• **WRITTEN EXERCISE 1**:
From the Vance Vacation post, list each planning area that the writer says the nitty gritty details cover.
• **WRITTEN EXERCISE 2**:
In the Vance Vacation post, reproduce the passage that begins with the words containing "All of the Vances on one of our Vance" and ends with "community. It worked.", putting "relatives" in place of "family members".
• **WRITTEN EXERCISE 3**:
Translate this sentence from the Vance Vacation post into Spanish: "It is also restful after a busy holiday season."

• **DOCUMENT SEGMENT**:
------------------------------------------------------------------------
Nurturing My Nest Blog

Routines and Rhythms of Homemaking
Intentional Homebuilding & Custom Built Education
 Based in Tennessee. Available for travel.

Vance Vacation: Building Family Community

 

 

All of the Vances on one of our Vance Vacations

The above picture includes all of the Vances on one of our first Vance Vacations

In 2014, on the day after Christmas, we loaded up the van and drove to Destin, Florida to spend five days with 26 family members.  It was a first for all of us. While that may sound overwhelming, it was a very memorable time that we were eager to duplicate. This first annual Vance Vacation was aimed at spending quality time together to build our family community. It worked. 

If you think you would like to grow the relationships in your extended family, this might be just what you need. Below are some of the nitty gritty details explaining how we planned the housing, food, pictures, activities and intentional relationship building. A list detailing how we get it done is included in a Vance Vacation pdf for NMN that we use each for each trip. (Sign up for the VIP list to receive free downloads as they become available.)

Every year in the days following Christmas, we repeat this time of community building and memory making. It is the perfect time for the students and teachers among us to spend part of our school break. It is also restful after a busy holiday season. Most of the time we run away to the beach. It is unifying because away from our routines we can enjoy long conversations and meals together. As we convene for meals and together time, we often share what fun things we have done so far. Conversations are highly encouraged. In fact, as the days go by, I encourage everyone to think of someone they have not had a conversation with yet. This could be a prompt to grab them and go for a walk on the beach. These trips are aimed at building our family community.

Living nine hours from my siblings, my immediate family only manages about one trip to see family each year.  Once in town, we spend quite a bit of time driving from one family member’s home to another, juggling schedules, and making sure we see everyone.  The family time during these trips is quite different because we are all in one place for a set amount of time without school and job commitments.

Years ago when my parent’s 50th wedding anniversary arrived, I asked my mother if she would like me to plan a big party or a family trip. She said that she knew what she wanted, but she would ask my dad and call me right back. The phone rang in about ten seconds. She said, “We’ll take the trip.” You would have thought she had selected a big prize or won a jackpot! Perhaps she had!! Since the first Vance Vacation was such a success, we decided to make these trips an annual tradition. One unique feature of this annual trip is that the adult kids split the cost of this trip between us. We don’t let my parents pay anything. My siblings and I think that this is just something little we can do to thank them. If you are involved in something similar, but your parents pay for the trip, consider making a change. I often wonder when some adult children intend to treat their parents. Is it realistic for parents to pay for everything for all of their lives? When do adult children start trying to demonstrate gratitude? Do adult children anticipate always letting their parents pay for everything? Just a thought.
------------------------------------------------------------------------
• **SUPPLIED RECORDS**:
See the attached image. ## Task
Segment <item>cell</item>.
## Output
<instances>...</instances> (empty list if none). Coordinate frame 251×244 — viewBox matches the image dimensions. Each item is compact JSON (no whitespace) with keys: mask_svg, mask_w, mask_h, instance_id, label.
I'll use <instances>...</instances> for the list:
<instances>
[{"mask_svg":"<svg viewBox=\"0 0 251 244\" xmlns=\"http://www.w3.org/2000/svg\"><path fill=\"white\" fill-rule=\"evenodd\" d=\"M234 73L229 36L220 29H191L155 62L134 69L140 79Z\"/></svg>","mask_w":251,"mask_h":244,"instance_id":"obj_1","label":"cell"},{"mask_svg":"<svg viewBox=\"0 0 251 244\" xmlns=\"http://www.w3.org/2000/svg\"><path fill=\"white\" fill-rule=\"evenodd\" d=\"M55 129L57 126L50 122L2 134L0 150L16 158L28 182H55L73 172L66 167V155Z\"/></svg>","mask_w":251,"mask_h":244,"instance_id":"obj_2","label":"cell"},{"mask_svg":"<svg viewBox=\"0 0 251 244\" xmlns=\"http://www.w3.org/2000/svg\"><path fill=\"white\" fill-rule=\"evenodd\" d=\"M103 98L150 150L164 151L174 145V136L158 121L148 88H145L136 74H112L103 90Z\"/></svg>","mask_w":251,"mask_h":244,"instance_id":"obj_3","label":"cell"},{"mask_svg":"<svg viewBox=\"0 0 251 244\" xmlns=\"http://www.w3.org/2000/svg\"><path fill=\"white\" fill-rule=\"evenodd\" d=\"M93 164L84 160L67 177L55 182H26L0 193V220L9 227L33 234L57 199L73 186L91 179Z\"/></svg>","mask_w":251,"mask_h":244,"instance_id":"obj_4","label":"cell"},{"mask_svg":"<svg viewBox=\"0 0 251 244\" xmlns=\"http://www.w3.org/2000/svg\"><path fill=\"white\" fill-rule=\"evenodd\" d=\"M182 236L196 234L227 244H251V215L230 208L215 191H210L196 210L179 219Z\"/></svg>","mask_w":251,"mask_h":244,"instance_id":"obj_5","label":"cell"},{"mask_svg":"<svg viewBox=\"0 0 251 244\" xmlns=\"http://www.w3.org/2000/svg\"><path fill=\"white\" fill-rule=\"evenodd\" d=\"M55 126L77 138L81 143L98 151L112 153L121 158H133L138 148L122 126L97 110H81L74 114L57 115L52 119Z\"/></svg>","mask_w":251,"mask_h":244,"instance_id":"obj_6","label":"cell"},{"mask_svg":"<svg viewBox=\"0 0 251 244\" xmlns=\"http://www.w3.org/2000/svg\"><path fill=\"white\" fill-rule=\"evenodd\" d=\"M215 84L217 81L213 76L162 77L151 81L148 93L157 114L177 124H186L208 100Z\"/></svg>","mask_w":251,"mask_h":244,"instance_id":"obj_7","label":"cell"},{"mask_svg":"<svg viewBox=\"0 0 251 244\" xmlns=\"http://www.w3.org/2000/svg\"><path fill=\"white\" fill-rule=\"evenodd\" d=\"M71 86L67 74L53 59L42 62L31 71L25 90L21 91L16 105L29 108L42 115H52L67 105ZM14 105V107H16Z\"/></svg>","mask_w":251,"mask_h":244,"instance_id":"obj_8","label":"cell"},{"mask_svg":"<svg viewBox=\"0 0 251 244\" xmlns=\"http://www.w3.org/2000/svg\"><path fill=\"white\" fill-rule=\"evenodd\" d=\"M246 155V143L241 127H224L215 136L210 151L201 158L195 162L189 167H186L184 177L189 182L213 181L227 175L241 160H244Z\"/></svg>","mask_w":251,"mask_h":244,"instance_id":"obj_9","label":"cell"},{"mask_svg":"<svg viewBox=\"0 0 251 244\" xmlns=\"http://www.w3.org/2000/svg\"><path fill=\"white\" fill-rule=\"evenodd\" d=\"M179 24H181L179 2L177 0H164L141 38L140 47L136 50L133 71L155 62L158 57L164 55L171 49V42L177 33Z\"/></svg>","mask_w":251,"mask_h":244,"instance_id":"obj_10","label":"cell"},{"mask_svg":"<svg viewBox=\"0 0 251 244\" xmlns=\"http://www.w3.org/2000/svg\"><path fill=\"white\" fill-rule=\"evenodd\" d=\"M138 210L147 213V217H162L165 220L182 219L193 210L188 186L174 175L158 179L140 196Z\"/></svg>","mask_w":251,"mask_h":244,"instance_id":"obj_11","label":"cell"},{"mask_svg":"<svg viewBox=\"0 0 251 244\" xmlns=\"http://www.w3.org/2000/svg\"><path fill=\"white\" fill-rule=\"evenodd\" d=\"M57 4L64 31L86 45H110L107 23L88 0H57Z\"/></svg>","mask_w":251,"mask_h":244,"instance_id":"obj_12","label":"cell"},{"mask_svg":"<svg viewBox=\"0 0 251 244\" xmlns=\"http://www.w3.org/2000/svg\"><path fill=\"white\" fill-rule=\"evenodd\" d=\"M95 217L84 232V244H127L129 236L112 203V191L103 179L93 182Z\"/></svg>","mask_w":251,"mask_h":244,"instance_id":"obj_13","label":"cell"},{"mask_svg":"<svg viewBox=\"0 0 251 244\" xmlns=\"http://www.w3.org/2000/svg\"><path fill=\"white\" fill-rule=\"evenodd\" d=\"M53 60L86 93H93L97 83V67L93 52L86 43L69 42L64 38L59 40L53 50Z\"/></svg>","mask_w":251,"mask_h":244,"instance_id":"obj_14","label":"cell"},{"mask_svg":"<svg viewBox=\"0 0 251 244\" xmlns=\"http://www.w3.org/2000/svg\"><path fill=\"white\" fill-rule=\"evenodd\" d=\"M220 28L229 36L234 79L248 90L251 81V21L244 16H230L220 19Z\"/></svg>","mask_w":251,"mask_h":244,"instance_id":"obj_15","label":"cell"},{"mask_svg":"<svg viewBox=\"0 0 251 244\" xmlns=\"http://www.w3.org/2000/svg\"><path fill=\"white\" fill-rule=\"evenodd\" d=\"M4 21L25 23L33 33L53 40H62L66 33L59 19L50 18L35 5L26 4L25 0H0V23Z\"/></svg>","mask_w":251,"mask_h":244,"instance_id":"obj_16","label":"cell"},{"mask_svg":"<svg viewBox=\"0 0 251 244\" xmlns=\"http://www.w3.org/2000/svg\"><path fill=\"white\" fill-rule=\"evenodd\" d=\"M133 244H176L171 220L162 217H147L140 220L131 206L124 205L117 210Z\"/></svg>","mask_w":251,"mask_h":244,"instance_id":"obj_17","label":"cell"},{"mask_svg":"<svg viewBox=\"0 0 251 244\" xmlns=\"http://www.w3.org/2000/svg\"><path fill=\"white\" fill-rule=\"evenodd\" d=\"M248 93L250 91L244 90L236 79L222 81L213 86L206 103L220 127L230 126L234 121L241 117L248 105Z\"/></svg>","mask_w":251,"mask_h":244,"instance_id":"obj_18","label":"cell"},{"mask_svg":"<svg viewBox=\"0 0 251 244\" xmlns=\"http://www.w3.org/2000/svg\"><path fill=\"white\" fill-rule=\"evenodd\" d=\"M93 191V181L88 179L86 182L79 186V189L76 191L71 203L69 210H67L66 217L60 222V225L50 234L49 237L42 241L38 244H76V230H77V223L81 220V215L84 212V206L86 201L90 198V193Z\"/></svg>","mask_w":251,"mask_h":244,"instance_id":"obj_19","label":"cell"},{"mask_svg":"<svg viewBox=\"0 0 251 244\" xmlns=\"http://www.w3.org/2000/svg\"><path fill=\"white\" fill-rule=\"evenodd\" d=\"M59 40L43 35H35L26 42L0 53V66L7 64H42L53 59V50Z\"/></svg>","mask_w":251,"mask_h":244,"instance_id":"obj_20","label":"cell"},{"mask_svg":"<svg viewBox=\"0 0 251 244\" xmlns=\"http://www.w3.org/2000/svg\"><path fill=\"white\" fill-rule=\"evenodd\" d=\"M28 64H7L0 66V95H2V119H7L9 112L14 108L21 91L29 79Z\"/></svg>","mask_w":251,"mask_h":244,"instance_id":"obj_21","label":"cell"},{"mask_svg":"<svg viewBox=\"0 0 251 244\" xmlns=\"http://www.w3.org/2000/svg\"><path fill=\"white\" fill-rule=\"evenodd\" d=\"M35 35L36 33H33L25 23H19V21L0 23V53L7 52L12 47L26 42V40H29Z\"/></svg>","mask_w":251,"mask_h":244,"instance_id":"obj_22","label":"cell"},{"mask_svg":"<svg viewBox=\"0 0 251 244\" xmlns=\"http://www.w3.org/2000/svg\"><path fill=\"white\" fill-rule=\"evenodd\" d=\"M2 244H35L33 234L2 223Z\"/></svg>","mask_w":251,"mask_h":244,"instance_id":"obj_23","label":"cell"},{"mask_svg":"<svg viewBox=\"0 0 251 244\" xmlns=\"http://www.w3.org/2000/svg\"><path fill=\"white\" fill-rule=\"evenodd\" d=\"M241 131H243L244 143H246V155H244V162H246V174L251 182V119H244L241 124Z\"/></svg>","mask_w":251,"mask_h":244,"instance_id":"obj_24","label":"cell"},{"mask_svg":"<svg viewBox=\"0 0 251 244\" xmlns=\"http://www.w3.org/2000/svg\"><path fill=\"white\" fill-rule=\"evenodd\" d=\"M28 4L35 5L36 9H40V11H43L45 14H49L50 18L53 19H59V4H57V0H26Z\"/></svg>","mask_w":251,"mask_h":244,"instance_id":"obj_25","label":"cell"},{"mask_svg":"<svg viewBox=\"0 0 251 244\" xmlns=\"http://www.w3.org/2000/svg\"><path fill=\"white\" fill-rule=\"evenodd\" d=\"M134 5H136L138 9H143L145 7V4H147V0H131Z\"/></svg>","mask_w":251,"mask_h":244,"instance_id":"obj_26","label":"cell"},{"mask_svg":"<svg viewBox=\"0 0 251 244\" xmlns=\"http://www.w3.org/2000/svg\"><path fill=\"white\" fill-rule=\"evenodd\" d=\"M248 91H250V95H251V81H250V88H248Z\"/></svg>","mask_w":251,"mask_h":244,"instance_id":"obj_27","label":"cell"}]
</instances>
------------------------------------------------------------------------
• **OUTPUT 1**:
housing, food, pictures, activities, intentional relationship building

• **OUTPUT 2**:
All of the Vances on one of our Vance Vacations

The above picture includes all of the Vances on one of our first Vance Vacations

In 2014, on the day after Christmas, we loaded up the van and drove to Destin, Florida to spend five days with 26 relatives.  It was a first for all of us. While that may sound overwhelming, it was a very memorable time that we were eager to duplicate. This first annual Vance Vacation was aimed at spending quality time together to build our family community. It worked.

• **OUTPUT 3**:
También es reparador después de una ajetreada temporada de fiestas.